Factors that FDA may consider when determining whether the preliminary clinical evidence is sufficient to support RMAT designation include, but are not limited to, the rigor of data collection; the consistency and persuasiveness of outcomes; the number of subjects and sites contributing to the data; and the severity, rarity, or prevalence of the condition. Unlike the breakthrough therapy designation, RMAT designation does not require a sponsor to produce evidence indicating that the drug offers a substantial improvement over available therapies.

To apply for RMAT designation, a sponsor should submit either a new investigational new drug application (“IND”) or an IND amendment, along with a concise summary of information in support of the RMAT designation. The application should include a description of the investigational product; rationale for the investigational new drug meeting the definition of an RMAT; a discussion to support that the disease or condition the product is intended to treat is serious; and preliminary clinical evidence that the product has the potential to address the specified unmet medical need for the serious condition. The requirement to provide a description of the product is new to the final guidance. No later than 60 calendar days after receipt of the designation request, FDA will notify the sponsor as to whether the regenerative medicine therapy has received the RMAT designation.

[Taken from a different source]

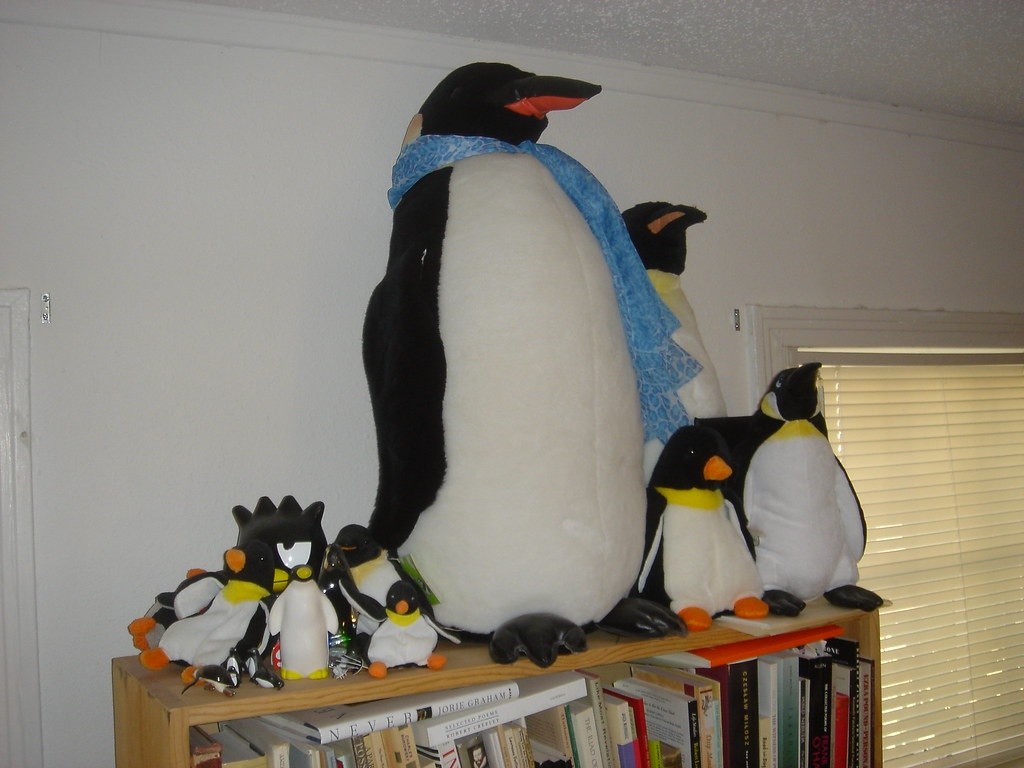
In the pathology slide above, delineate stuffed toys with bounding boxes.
[126,62,884,700]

Finally, this guidance provides recommendations for clinical trial design. FDA states that it will consider clinical trials in support of a Biologics License Application (“BLA”) that “incorporate adaptive designs, enrichment strategies, or novel endpoints.” This final guidance provides new language indicating that historical controls and natural history data (the course a disease takes from its onset, through presymptomatic and clinical stages, to a final outcome in the absence of treatment) may be considered, if appropriate. Natural history data, however, may only provide the basis of a historical control if the “control and treatment populations are adequately matched, in terms of demographics, concurrent treatment, disease state, and other relevant factors.”

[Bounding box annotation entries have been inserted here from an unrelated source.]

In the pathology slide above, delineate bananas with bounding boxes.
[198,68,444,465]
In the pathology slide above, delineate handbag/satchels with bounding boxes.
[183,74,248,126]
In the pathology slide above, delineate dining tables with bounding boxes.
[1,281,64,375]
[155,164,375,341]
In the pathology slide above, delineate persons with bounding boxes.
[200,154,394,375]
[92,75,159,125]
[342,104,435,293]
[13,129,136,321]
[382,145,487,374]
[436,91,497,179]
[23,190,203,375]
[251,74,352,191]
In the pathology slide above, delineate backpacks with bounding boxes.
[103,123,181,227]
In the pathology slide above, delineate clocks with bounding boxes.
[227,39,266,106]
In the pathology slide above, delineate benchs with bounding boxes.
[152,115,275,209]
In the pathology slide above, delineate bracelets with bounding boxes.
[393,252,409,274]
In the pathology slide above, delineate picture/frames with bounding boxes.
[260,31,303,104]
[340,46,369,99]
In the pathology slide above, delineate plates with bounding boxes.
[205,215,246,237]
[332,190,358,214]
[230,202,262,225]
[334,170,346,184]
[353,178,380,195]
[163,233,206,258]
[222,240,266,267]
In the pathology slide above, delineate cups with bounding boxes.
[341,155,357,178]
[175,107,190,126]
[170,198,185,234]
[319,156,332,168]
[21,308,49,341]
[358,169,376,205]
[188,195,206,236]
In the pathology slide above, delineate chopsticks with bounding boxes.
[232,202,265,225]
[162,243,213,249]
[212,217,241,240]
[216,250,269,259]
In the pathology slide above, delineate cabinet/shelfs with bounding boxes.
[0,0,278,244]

FDA’s continued focus on developing and finalizing guidance in the regenerative medicine space suggests that FDA is serious about helping industry to both navigate the application process in an effort to streamline the premarket approval process and to better understand and address identified regulatory pain points. For these reasons, sponsors of investigational regenerative therapies should pay close attention to and take into consideration the recommendations set forth in these final guidance documents.